Labrouste may be a chauvinist, but he is also an energetic thinker — personable, funny, undeniably flawed, but human and alive, even though he longs for death. Despite his misgivings with every type of person and institution, his disgruntlement is enjoyable, even understandable when contextualized by his tragic life. Lamenting a string of failed relationships and his parents’ double suicide upon his father’s brain cancer diagnosis, Labrouste finds room for other concerns: environmentalism, ethics, pornography, history, economics, politics, the state of art and the author, mortality, the promise of nature, the inherent sociopathic nature of society, rock music from the 1960s and 1970s. His mind is indefatigable, if not bitter. “Society was a machine for destroying love,” grouses Labrouste.
With his sloughing off an advanced society and retreat into nature, Labrouste is something of a dark, oversexed Walden. He finds refuge in a countryside left destitute by European agricultural policies and rampant globalization, both of which threaten agrarian lifestyles. He takes up the struggles of the working class, disenfranchised farmers, and with them pines for a simpler, smaller space free of the impositions of a too-large world corrupted by the postmodern era. Labrouste soon turns to ecoterrorism and metaphors for the body — human, political, and geographical. Houellebecq captures the spirit of a misguided, rash revolutionary, crusading on behalf of free trade and local farming.

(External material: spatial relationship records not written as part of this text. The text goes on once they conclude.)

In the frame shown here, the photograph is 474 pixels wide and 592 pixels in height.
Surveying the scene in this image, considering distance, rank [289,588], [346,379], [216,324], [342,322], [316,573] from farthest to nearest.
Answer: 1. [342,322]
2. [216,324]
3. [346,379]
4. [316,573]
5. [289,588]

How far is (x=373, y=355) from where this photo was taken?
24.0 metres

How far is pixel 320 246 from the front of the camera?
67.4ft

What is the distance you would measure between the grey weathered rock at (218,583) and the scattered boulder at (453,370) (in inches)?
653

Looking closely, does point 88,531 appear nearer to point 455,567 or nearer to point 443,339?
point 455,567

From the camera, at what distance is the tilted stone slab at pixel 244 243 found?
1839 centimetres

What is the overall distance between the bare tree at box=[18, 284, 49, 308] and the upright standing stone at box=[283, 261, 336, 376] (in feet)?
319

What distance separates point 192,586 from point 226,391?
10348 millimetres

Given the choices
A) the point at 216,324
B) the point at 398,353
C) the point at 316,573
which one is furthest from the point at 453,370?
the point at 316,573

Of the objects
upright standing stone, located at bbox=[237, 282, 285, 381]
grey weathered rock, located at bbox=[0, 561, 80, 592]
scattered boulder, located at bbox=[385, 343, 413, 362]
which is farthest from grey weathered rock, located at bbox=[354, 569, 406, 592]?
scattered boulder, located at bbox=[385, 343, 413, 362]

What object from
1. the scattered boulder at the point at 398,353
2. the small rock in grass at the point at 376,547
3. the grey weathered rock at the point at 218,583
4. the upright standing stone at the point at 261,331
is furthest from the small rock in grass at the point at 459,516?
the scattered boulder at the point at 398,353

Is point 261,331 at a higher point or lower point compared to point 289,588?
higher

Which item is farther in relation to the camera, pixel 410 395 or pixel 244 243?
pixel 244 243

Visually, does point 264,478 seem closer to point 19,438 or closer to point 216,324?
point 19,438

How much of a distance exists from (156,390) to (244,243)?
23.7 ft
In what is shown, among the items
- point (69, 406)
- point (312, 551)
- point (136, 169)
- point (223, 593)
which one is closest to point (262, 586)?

Labrouste disintegrates as the militaristic aggressions mount and his downward spiral finds myriad new targets. He turns on Proust, Goethe and Mann, those sacred literary inventors of modern man. He levels accusations that only a narcissist closing in on 50 and contemplating suicide could make: the great scribes were shallow, obsessed with youth and beauty at the cost of morality, friendship and intellect. “So, the whole of the world’s culture was pointless,” Labrouste decides upon interpretation of the authors’ priorities.
In the end, both Labrouste and Houellebecq reveal their Christ-like martyr complexes. “Serotonin” too reveals itself, as a primal, ego-wounded roar at a civilization that no longer prizes a certain demographic — straight white men — as top dog. Betrayed by the culture and biology alike.